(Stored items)
--------------------------------
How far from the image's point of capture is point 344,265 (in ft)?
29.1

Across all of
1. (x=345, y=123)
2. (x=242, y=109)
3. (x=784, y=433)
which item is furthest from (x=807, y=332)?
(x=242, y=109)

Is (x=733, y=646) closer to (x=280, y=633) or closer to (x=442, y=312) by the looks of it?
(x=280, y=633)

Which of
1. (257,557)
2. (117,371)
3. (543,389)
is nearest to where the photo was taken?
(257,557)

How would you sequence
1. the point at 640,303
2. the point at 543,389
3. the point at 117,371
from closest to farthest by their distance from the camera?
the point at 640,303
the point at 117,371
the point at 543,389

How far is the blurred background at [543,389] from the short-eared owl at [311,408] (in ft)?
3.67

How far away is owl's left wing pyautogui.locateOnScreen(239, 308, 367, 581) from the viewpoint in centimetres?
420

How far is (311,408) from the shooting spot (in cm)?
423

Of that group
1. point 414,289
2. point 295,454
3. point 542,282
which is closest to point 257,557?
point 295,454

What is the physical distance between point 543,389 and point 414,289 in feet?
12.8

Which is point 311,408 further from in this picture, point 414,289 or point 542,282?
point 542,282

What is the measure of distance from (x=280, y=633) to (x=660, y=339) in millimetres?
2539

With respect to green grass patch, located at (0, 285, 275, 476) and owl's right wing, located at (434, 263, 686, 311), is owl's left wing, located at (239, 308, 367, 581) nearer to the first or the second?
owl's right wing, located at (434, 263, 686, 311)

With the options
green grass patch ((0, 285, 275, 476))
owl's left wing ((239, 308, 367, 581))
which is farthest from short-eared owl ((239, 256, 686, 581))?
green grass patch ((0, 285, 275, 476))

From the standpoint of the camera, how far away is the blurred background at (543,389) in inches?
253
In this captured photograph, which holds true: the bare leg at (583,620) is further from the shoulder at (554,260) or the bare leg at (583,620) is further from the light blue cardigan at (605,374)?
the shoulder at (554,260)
--------------------------------
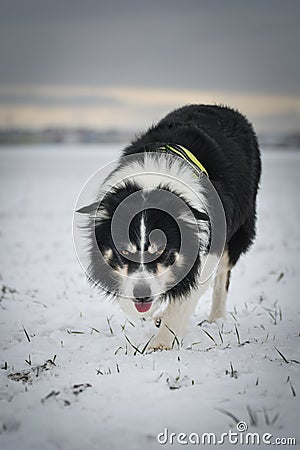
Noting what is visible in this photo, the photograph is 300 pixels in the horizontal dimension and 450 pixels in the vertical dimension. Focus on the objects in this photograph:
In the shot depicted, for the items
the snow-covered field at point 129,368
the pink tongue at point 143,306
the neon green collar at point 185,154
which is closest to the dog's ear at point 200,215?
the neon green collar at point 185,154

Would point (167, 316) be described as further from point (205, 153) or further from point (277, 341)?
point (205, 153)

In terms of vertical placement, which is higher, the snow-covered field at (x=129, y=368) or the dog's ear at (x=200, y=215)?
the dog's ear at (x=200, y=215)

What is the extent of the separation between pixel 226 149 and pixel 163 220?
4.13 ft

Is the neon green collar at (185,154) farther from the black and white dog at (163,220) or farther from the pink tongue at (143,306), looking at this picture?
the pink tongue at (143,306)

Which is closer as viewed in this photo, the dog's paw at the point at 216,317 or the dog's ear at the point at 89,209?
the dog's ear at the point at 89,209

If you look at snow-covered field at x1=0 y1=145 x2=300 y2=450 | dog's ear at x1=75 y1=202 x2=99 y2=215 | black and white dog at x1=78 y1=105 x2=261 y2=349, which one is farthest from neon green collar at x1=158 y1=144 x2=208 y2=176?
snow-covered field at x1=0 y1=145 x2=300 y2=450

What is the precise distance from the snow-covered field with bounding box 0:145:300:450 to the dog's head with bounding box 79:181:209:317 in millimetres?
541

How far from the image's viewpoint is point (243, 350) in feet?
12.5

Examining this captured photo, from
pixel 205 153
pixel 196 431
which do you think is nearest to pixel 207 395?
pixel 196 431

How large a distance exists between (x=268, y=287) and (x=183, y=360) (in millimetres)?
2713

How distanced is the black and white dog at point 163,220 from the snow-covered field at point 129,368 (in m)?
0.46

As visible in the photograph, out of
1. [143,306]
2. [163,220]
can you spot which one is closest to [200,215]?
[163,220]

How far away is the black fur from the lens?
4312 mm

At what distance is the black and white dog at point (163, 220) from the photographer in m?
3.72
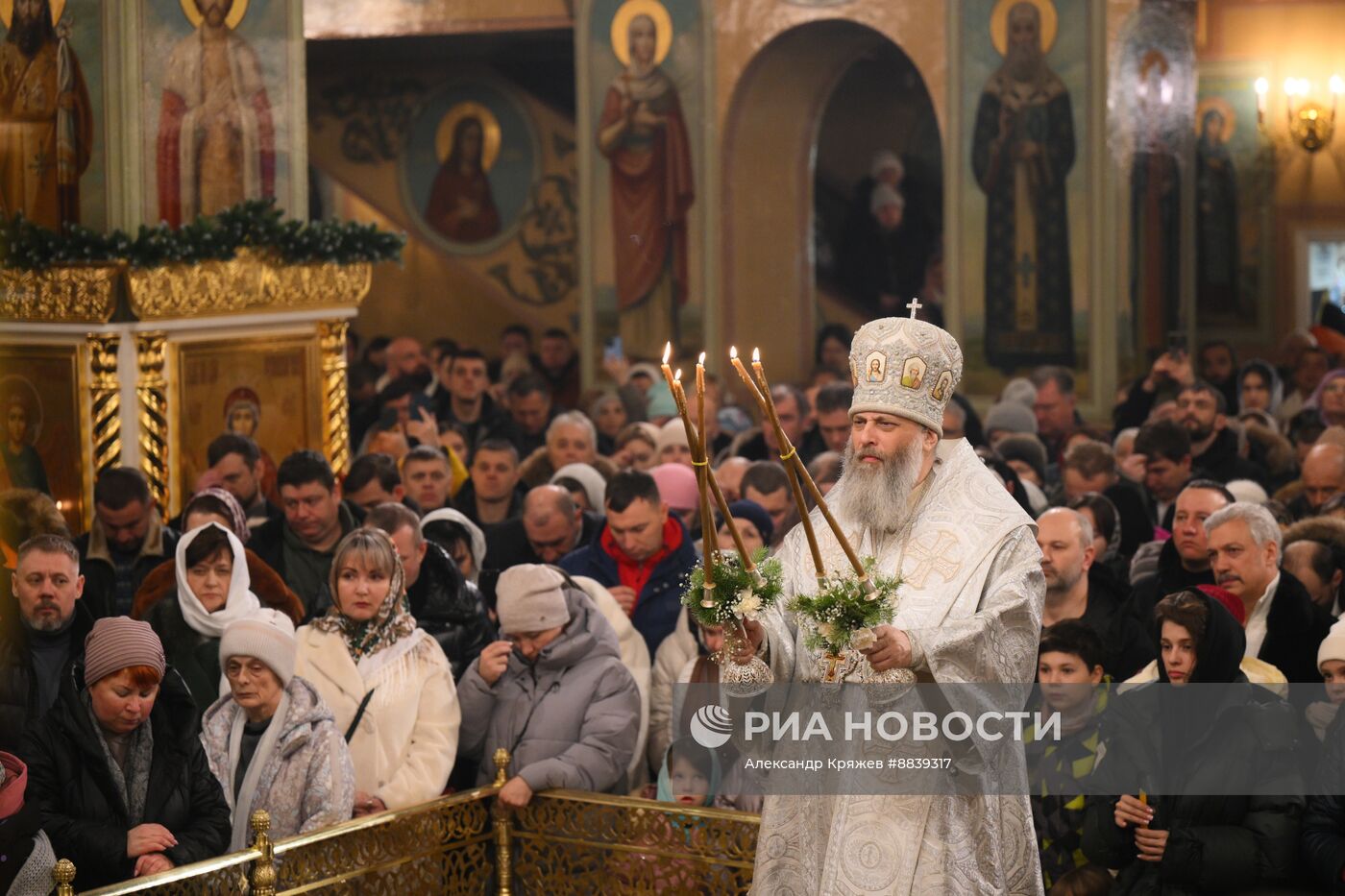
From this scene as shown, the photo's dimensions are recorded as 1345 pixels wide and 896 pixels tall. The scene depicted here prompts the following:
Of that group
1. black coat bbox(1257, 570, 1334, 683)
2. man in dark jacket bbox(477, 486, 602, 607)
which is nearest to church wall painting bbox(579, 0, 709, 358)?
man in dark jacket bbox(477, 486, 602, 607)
--------------------------------
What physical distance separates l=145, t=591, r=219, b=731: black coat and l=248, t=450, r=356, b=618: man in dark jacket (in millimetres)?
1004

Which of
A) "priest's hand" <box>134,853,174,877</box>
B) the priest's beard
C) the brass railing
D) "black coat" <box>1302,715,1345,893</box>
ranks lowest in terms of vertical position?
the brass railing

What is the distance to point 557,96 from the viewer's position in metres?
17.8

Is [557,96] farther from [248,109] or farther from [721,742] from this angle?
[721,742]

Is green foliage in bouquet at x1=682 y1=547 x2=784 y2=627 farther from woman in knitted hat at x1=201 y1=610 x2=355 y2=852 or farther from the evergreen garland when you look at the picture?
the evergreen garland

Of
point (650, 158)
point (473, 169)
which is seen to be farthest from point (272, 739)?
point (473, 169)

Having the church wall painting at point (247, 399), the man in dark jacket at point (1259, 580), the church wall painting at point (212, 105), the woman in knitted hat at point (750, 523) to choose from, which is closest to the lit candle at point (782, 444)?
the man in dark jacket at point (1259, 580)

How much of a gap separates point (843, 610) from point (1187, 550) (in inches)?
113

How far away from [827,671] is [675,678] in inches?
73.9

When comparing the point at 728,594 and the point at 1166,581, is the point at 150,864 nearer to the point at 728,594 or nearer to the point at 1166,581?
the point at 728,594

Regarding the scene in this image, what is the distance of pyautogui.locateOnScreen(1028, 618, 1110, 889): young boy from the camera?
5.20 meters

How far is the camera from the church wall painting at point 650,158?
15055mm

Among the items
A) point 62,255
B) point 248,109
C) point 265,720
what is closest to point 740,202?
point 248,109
--------------------------------
Pick out each line in the items above that contains the word "viewpoint" and copy it.

How far away is owl's left wing pyautogui.locateOnScreen(239, 308, 367, 581) from the viewpoint in centimetres?
How far from the image's viewpoint is point (243, 350) in feet?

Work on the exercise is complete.